I am following this example to use lime on a supervised text model https://rdrr.io/github/thomasp85/lime/man/lime.html
I have just changed the get_matrix function to create the dtm. This new function works on the data in the example in this link, but not on my real data. I get this error:
Error in glmnet(x[, c(features, j), drop = FALSE], y, weights = weights, : x should be a matrix with 2 or more columns
The code I use is below - the data and analysis is just for this purpose, but replicates the error I am getting on my real data (where I have 1000 text documents instead of 10):
data<-data.frame(articles = c("Prince Harry proposed to Meghan", "Football transfer rumours Chelsea David Luiz", "Football transfer rumours Chelsea David Luiz",
"World Cup team by team guide", "Destiny free trial goes live today", "What happens today ahead of crucial vote",
"Story image for sport news football from BBC Sport", "Premier League news conferences", "What is Meghan Markles engagement ring", "Harry and Megan")
, topic = c("other", "sport", "sport", "sport", "other", "other", "sport", "sport", "other", "other"))
data$articles<-as.character(data$articles)
data$topic<-as.character(data$topic)
data_train<-data[1:6,]
data_test<-data[6:10,]
my_stop_word <-c (stopwords(), "one", "two", "three")

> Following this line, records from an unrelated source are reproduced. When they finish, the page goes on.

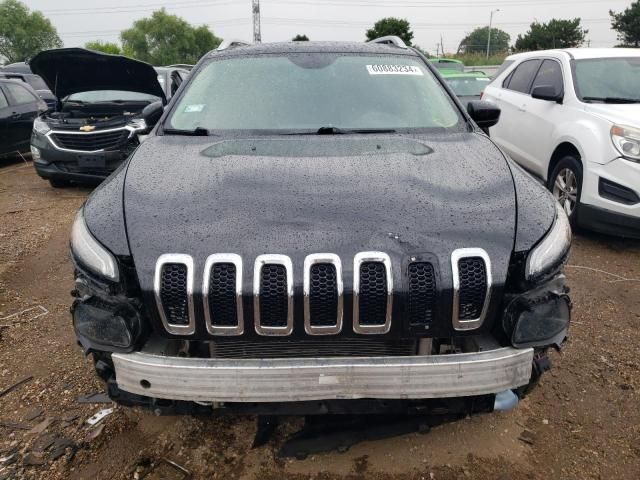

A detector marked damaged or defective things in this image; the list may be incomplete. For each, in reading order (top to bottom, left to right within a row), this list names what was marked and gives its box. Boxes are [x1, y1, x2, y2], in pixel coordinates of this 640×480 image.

cracked bumper cover [111, 346, 536, 404]
damaged front bumper [111, 346, 536, 404]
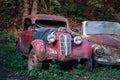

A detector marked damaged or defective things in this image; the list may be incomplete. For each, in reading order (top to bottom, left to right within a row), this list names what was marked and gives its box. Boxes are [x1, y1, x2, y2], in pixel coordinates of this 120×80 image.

abandoned red car [16, 14, 92, 70]
rusty car body [16, 14, 92, 70]
rusty car body [82, 21, 120, 65]
abandoned red car [82, 21, 120, 66]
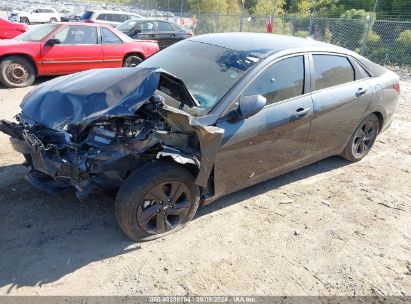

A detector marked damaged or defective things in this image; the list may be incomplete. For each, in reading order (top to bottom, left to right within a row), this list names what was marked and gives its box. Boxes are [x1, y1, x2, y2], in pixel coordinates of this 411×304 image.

crumpled hood [20, 67, 161, 131]
damaged gray sedan [0, 33, 400, 241]
detached bumper piece [24, 170, 69, 194]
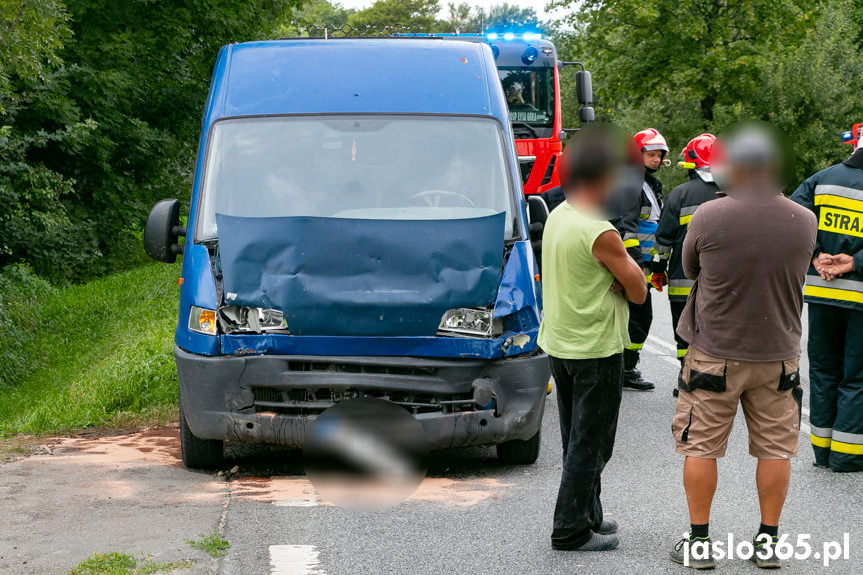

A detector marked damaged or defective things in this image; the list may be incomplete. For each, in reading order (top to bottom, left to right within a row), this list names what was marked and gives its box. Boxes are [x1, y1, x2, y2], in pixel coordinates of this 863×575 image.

damaged blue van [142, 38, 548, 470]
broken headlight [219, 306, 290, 332]
broken headlight [436, 308, 502, 340]
crumpled front bumper [175, 346, 548, 450]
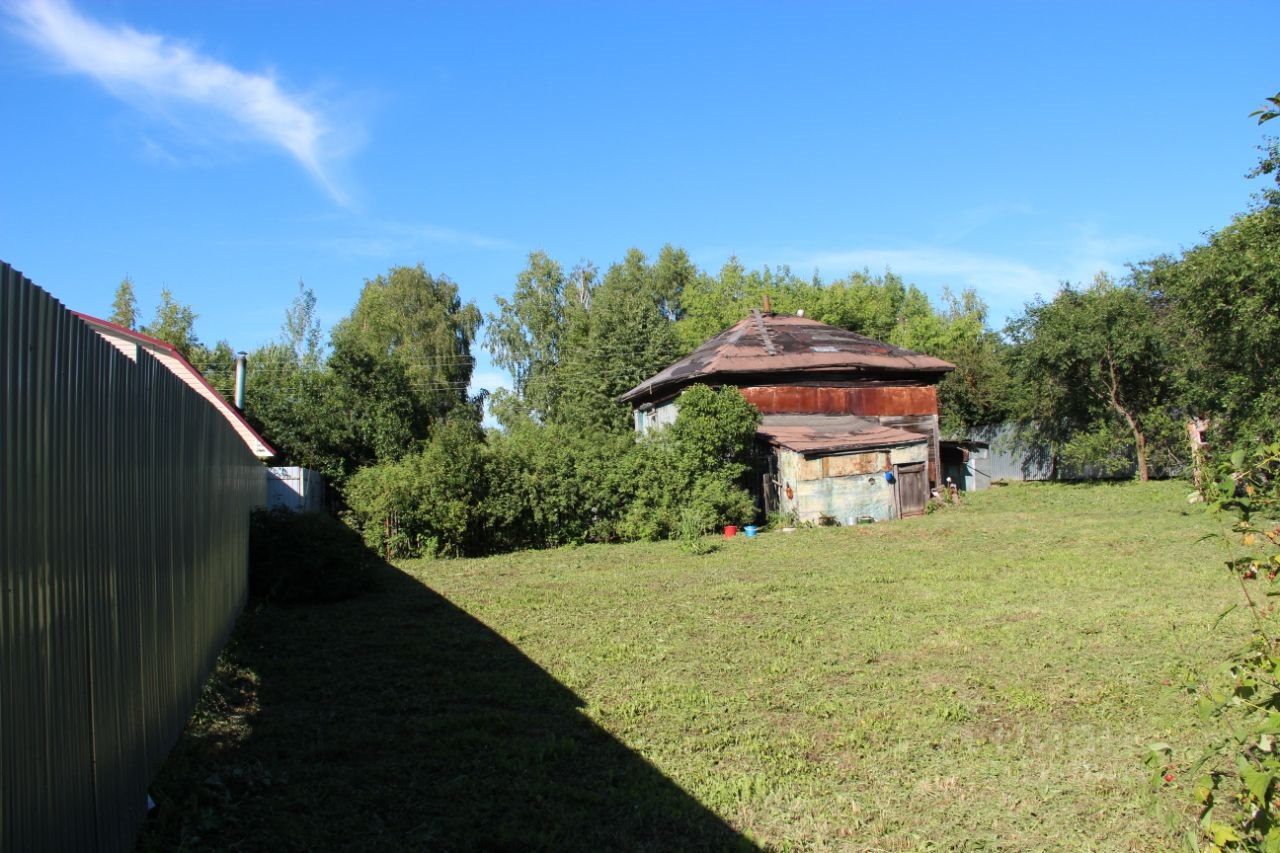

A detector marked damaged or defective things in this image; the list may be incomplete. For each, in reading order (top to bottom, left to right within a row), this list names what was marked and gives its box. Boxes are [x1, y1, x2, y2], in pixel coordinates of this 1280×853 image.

rusty corrugated roof panel [619, 312, 952, 402]
rusty metal roof [619, 311, 952, 404]
rusty corrugated roof panel [752, 422, 926, 455]
rusty metal roof [752, 422, 926, 455]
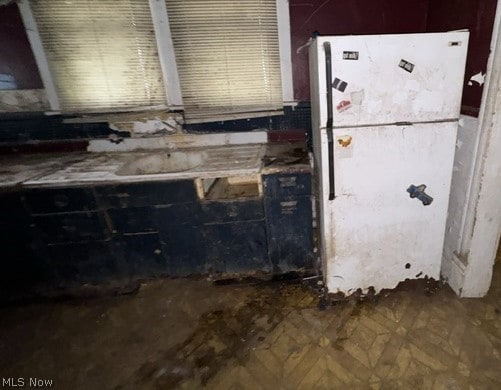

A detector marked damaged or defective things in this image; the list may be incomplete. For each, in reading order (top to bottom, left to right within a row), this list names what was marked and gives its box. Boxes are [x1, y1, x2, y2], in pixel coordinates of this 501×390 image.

damaged countertop [0, 141, 310, 190]
missing cabinet door [195, 174, 262, 201]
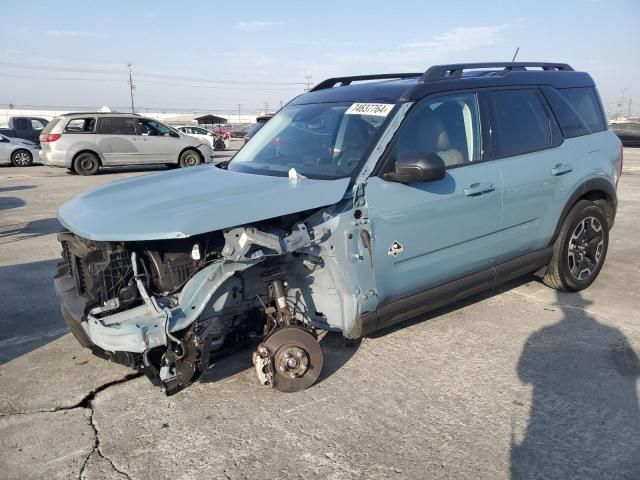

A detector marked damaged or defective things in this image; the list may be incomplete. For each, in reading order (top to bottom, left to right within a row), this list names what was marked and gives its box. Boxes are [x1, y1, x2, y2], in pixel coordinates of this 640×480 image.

crumpled hood [58, 166, 352, 242]
cracked concrete ground [1, 144, 640, 478]
damaged light blue suv [53, 62, 620, 394]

get_matrix <- function(text) {
it <- itoken(text, tolower, progressbar = FALSE)
vocab2 = create_vocabulary(it, stopwords = my_stop_word)
vectorizer = vocab_vectorizer(vocab2)
create_dtm(it, vectorizer = vectorizer)
}
dtm_train = get_matrix(data_train$articles)
xgb_model <- xgb.train(list(max_depth = 7, eta = 0.1, objective = "binary:logistic",
eval_metric = "error", nthread = 1),
xgb.DMatrix(dtm_train, label = data_train$topic == "sport"),
nrounds = 50)
sentences <- head(data_test[data_test$topic == "sport", "articles"], 1)
explainer <- lime(data_test$articles, xgb_model, get_matrix)
explanations <- explain(sentences, explainer, n_labels = 1, n_features = 2)
Error: Error in glmnet(x[, c(features, j), drop = FALSE], y, weights = weights, : x should be a matrix with 2 or more columns
Thank you!